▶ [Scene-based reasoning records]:
★ ★ ★
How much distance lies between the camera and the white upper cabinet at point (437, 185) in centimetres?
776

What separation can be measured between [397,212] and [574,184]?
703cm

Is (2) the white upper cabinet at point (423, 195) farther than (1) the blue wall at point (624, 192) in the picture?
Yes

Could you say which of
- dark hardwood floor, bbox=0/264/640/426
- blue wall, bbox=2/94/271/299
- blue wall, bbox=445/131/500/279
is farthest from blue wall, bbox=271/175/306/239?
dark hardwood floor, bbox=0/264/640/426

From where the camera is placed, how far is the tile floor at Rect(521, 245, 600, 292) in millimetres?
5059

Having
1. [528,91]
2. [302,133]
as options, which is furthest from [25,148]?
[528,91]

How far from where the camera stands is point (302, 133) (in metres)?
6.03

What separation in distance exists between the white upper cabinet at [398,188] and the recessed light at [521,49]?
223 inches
★ ★ ★
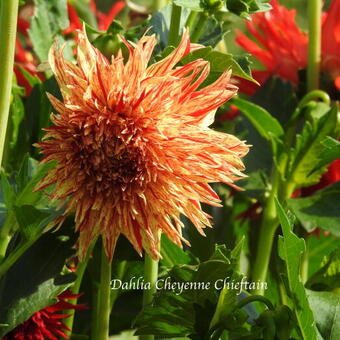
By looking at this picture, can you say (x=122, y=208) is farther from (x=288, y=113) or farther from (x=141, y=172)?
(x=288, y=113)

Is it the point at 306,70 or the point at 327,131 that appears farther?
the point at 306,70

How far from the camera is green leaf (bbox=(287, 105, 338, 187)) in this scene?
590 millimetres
★ ★ ★
▶ [WHAT YOU NEED TO DO]:
In the rows from the line with "How far from the" to the line with "590 millimetres", substitute "lens" for "camera" and give only those lines, with everything else unchanged.

▶ [IN RESPONSE]:
How far from the lens is green leaf (bbox=(287, 105, 338, 187)) in this scene?
590 millimetres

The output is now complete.